The state judge listening to a new round of arguments on the state’s voter identification law concluded the day-long session by directing attorneys to come prepared Thursday to argue what they think a potential injunction should look like. Commonwealth Court Judge Robert Simpson said it’s his responsibility to consider the possibility of halting the new law — which requires all voters present a photo ID card with an expiration date in order to cast a ballot — and how to tailor such an action so that it addresses why the law isn’t being properly implemented. “I think it’s possible there could be an injunction entered here,” he said. “I need some input from people who have been thinking about this longer than I have.”

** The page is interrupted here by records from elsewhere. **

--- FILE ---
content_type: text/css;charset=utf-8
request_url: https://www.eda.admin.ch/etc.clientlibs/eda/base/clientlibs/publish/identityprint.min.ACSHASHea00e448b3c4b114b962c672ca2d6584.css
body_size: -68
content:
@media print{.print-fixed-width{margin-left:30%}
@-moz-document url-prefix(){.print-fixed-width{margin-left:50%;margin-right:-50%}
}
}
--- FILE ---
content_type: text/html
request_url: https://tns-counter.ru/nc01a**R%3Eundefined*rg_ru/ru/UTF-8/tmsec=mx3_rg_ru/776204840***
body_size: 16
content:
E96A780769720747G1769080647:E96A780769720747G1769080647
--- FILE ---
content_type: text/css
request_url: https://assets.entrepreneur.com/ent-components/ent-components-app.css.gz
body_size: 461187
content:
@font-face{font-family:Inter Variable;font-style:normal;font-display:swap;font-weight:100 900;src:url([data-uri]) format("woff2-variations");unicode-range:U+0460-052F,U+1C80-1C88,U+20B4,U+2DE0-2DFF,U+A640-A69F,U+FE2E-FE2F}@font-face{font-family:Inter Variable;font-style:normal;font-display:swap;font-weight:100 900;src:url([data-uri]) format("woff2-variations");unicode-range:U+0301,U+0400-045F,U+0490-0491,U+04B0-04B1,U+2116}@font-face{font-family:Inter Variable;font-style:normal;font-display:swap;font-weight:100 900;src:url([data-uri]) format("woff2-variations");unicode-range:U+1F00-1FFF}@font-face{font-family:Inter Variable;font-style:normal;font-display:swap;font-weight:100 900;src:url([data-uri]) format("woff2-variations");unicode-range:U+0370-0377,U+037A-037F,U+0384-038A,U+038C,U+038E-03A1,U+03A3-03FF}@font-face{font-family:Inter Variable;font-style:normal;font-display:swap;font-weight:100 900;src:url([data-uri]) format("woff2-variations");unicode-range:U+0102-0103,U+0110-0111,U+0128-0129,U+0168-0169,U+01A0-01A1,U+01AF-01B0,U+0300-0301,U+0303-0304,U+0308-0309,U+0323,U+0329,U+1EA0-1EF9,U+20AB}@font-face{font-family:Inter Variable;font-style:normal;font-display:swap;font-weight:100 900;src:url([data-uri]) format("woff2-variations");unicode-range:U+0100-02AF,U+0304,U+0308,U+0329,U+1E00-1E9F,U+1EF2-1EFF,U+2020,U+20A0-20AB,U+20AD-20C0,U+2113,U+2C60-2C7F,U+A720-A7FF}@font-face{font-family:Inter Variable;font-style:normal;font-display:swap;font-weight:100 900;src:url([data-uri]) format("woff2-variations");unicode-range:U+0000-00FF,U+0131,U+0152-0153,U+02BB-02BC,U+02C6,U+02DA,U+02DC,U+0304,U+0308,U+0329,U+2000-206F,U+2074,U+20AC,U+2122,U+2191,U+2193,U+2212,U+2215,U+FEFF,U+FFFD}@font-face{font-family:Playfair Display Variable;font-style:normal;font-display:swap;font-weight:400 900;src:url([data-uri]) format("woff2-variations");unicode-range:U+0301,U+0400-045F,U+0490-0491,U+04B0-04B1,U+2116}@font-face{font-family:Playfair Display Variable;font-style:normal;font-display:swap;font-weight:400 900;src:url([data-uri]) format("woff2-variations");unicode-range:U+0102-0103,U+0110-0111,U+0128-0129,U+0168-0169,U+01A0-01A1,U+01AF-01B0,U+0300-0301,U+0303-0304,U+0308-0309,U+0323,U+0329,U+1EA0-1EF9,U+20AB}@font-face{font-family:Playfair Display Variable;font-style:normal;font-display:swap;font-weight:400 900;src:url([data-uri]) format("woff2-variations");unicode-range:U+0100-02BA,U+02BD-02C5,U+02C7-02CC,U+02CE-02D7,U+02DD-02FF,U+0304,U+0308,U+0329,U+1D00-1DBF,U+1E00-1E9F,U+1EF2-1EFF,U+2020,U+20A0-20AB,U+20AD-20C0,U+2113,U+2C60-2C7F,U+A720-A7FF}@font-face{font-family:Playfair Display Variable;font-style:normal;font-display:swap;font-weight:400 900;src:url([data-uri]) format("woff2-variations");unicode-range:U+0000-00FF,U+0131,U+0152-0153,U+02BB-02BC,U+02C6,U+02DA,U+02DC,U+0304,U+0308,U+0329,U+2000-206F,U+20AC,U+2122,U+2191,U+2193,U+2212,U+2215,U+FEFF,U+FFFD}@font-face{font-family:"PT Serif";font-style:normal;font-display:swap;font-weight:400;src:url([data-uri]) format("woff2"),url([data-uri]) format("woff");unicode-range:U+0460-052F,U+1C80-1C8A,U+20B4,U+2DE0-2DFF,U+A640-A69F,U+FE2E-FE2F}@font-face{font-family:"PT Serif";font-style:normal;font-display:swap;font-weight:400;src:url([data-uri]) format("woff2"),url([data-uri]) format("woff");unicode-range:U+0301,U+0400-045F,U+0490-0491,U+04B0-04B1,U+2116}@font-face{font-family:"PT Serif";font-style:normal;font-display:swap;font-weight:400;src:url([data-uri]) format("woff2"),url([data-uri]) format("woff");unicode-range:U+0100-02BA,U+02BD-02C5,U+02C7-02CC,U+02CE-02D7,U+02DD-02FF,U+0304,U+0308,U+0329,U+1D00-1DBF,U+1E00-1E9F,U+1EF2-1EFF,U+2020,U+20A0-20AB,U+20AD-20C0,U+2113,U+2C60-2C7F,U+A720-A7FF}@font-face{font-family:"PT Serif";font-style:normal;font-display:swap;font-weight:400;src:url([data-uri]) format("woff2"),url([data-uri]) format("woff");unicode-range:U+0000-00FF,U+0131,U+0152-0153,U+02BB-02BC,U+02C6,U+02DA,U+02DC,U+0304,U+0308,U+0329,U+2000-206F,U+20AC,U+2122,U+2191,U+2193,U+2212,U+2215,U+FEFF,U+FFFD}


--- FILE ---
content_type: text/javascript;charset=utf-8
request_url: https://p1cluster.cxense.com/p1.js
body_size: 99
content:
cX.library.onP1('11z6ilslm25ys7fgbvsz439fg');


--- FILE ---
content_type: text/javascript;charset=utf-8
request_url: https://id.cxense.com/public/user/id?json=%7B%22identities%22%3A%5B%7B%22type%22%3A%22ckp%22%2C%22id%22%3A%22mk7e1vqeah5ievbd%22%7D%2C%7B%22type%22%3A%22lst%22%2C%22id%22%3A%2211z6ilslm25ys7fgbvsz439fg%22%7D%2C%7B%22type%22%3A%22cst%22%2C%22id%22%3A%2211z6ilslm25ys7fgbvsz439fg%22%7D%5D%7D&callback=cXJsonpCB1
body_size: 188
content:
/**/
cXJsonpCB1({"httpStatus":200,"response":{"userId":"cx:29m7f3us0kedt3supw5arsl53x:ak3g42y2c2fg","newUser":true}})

Judge Simpson’s remark followed a day of lengthy testimony presented by a group of challengers to the law. Much of the hearing focused on yet another set of changes announced by state officials to their procedures for issuing photo identification cards to voters. Responding to the Pennsylvania Supreme Court opinion that raised questions about the ID card process, a procedure finalized last night eliminates the requirement that a voter first attempt to get a traditional Department of Transportation ID card before seeking a new card that was created last month as a “last resort.”
PennDOT’s deputy secretary for safety administration, Kurt Myers, outlined the changes this morning, and they were formally announced by Secretary of the Commonwealth Carol Aichele shortly thereafter. Anyone seeking an ID card for solely voting purposes now can request a Department of State ID card directly and without showing two proofs of residency.